Abschlussarbeit von Frieder Schumann, als PDF lesen
Die Ziele des Coachings sind individuelle Veränderung im Verhaltenspotenzial von Personen […] zum Zwecke der Erhöhung der Problemlösefähigkeit. Die Veränderung Verhaltenspotenzial basiert auf selbstregulativen Lernprozessen, einer Intentionsbildung und einer Aufrechterhaltung der Intentionen […].
(Kluge/Hagemann 2016, 1)
In dieser Arbeit werfe ich Blicke auf die Hypothese, dass Coachings stets einen Lernprozess darstellen, ordne Coachingprozesse in Konzepte des Lernens ein und entwickele daraus Impulse für Coachings.

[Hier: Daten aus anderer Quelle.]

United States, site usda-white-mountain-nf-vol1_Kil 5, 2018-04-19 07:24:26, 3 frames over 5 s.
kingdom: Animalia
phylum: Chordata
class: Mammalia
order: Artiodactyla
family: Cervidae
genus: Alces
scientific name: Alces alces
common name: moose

Coaching – Begriffsnäherung
Der Begriff Coaching ist weder geschützt, noch ist er klar auf einen Bereich ausgerichtet oder einstimmig. In dieser Arbeit möchte ich aus der Vielstimmigkeit heraus das Verständnis eingrenzen, um Erkenntnisse für einen spezifischen Anwendungsbereich zu erhalten.
Coaching im von mir ausgewählten Verständnis stellt einen strukturierten, zeitlich begrenzten Prozess dar, der von einem Coach verantwortet wird und bei dem die_der Klient_in bzw. Coachee auf die eigenen Ziele und Bedürfnisse ausgerichtet „neue Erkenntnisse und Handlungsalternativen entwickelt“ (DVCT). Für diesen professionellen, personenbezogenen Coaching-Prozess sind bei Person, die das Coaching in Anspruch nimmt, also eine Entwicklung und ein Zugewinn charakteristisch.
Erstens kann bei Entwicklung eine qualitative lösungs-, potential- und zielorientierte Veränderung von „Fähigkeiten und Zielen“ (ECA) vom Coachee geleistet werden. Und zweitens ist auch eine quantitative Erweiterung von zusätzlichen, neuen Informationen, ErlebensWahrnehmungs- oder Handlungsmöglichkeiten leistbar.
Auf Basis mess- oder bemerkbarer qualitativer und quantitativer Veränderungen bei der gecoachten Person wird auch von einer „Weiterentwicklung von individuellen oder kollektiven Lern- und Leistungsprozessen“ (DBVC) auf Grundlage von Selbstreflexion und -wahrnehmung gesprochen.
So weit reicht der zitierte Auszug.